> TRECHO PARA LEITURA
((

CIDADE DECORATIVA A partir desse núcleo de edifícios públicos, a art déco acabou por influenciar as construções privadas da cidade, especialmente em seu bairro inicial, Campinas, que era uma pequena cidade antes de abrigar a nova capital. Assim, a art décoratif influenciou a construção dos muros, da capela e até de túmulos do cemitério local. Hoje, mais de 100 prédios do bairro têm fachadas construídas em estilo art déco, mas escondidas pelas placas do comércio. Somente em 1999, durante a discussão do projeto de revitalização de Campinas, a Associação dos Lojistas encomendou um projeto visando à arte urbana, com ênfase nas questões do trânsito e da acessibilidade.
“No estudo de requalificação de Campinas, procuramos viabilizar os aspectos históricos e urbanísticos na organização setorial do comércio, criando uma percepção do bairro como um shopping a céu aberto”, explica o autor do projeto, o arquiteto e professor Marcos Arimatéia, do Conselho de Arquitetura e Urbanismo de Goiás. “Há uma opinião unânime de que o nosso bairro tem de passar por uma intervenção urbana, combinando a revitalização da arquitetura histórica com as necessidades da economia, como a criação de espaços para estacionamentos”, explica a empresária Margareth Sarmento.

))

> DADOS FORNECIDOS
((

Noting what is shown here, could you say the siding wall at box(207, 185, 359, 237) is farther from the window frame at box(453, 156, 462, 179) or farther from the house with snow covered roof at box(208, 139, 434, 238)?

))

> PROBLEMAS E TAREFAS
a) Com base na frase que começa por "Assim, a art décoratif", indique tudo o que teve a construção influenciada por esse estilo, segundo o trecho sobre a art déco em Campinas.
b) Continue o trecho sobre a art déco em Campinas a partir da última frase apresentada.
A listagem não tem nenhuma relação com o trecho.

> RESPOSTAS POR TAREFA
a) Os muros, a capela e túmulos do cemitério local.

b)
Esse processo de revitalização, que já dura mais de uma década, trouxe à tona um tesouro escondido. A ideia inicial era limpar as fachadas e reduzir a poluição visual. “Mas, por trás dos letreiros, fomos surpreendidos por uma centena de construções em art déco”, relata o arquiteto Arimatéia. “Trata-se de um acervo arquitetônico tão rico quanto relevante”, diz. Doravante, há um pacote de desafios a enfrentar e de boas notícias a usufruir. Neste momento, por exemplo, debate-se a implantação de um novo sistema de transporte na cidade, o BRT (Bus Rapid Transit), que precisará demolir construções para abrir espaço aos veículos. Quais prédios históricos sacrificar? Uma boa notícia é o PAC Cidades Históricas anunciado pelo governo. Goiânia está incluída. Graças ao acervo art déco erguido naqueles tempos de Marcha para o Oeste.
O que é art déco
Criado inicialmente para a burguesia por conta do emprego de materiais luxuosos como marfim, a laca e o jade, o termo art déco – abreviação francesa para art décoratif – trouxe à tona o predomínio das formas geométricas, combinando linhas retas e curvas, todas estilizadas em design abstrato. Envolveu o cubismo, o construtivismo e o futurismo, enquanto explorava as formas femininas e as figuras de animais. Logo dominou a arquitetura, as artes plásticas e as artes aplicadas como desenho, decoração e construção de móveis, vitrais e escadarias.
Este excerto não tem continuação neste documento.